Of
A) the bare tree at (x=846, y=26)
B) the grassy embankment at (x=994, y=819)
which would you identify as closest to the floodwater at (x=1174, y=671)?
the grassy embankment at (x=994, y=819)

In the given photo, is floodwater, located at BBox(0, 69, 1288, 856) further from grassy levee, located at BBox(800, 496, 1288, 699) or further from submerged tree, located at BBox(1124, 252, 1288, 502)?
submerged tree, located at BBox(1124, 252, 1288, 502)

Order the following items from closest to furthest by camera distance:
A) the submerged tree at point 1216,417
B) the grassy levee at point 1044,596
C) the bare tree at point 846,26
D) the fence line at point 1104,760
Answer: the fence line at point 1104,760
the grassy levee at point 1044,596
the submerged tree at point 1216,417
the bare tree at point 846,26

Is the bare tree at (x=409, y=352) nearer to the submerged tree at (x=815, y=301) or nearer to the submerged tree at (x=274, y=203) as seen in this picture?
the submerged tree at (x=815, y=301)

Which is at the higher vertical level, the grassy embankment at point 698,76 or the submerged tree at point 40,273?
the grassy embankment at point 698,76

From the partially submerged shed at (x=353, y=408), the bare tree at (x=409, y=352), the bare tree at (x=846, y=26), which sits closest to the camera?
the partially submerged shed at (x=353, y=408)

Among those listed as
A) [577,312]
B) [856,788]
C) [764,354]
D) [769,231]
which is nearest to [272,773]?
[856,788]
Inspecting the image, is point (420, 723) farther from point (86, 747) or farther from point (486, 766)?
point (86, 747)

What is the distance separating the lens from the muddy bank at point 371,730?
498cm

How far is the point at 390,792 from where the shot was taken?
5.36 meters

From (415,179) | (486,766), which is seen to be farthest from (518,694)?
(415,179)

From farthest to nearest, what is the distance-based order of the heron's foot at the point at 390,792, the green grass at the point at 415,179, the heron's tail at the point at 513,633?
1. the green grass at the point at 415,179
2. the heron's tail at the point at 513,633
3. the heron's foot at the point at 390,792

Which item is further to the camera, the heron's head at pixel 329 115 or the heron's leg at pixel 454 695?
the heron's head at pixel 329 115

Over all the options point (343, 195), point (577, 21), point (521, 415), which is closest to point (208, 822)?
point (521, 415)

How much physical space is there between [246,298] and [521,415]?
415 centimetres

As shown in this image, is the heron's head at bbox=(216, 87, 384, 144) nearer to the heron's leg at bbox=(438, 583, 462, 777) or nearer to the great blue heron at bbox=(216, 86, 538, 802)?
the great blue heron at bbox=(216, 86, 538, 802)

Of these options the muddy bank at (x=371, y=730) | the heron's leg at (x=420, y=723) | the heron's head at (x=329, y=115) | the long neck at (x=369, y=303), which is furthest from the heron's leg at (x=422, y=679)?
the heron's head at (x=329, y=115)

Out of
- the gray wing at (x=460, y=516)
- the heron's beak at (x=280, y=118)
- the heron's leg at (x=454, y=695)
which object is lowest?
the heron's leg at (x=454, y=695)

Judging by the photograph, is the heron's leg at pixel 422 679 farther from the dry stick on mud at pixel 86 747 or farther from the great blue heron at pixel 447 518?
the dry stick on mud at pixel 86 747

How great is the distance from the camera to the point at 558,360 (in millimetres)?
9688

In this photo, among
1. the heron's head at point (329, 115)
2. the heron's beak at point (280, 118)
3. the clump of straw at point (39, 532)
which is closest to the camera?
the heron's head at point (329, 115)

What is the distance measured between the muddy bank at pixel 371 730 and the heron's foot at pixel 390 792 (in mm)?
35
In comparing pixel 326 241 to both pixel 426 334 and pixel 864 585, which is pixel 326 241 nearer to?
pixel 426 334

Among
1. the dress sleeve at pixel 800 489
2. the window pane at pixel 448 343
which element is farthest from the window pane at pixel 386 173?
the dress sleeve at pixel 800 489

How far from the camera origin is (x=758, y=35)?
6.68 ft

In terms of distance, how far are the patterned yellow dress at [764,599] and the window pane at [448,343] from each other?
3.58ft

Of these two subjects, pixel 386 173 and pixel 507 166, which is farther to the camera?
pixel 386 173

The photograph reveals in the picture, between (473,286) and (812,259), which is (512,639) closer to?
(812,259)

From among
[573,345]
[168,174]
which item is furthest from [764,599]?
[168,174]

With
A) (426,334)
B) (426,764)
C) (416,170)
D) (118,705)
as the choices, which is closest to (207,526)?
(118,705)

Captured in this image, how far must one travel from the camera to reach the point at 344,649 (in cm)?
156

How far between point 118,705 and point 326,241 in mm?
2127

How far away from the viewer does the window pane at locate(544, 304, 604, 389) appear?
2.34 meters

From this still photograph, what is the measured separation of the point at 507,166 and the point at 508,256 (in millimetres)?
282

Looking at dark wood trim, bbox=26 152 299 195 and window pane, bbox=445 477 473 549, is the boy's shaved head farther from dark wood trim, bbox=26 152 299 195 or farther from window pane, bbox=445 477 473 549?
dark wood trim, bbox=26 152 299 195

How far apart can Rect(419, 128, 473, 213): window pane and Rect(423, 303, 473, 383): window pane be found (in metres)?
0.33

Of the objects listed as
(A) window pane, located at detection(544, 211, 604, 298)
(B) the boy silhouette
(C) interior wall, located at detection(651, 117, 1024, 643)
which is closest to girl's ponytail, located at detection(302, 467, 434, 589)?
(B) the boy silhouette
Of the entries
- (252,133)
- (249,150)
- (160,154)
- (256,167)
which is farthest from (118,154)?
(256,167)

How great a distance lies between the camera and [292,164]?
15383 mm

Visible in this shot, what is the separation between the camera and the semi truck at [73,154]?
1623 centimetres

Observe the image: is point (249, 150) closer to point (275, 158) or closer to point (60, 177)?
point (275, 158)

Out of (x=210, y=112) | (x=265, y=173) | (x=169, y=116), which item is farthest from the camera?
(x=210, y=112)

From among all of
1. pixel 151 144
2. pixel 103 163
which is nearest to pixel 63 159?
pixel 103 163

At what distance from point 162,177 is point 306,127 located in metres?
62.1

--- WHAT THE EXERCISE ASKS ---
Collect each line of the data above that contains the word "dress", and copy those lines in full.

--- THE OUTPUT ---
1. the dress sleeve at pixel 800 489
the dress sleeve at pixel 800 489
In terms of distance, how far are the patterned yellow dress at [764,599] and the window pane at [448,343] from each other?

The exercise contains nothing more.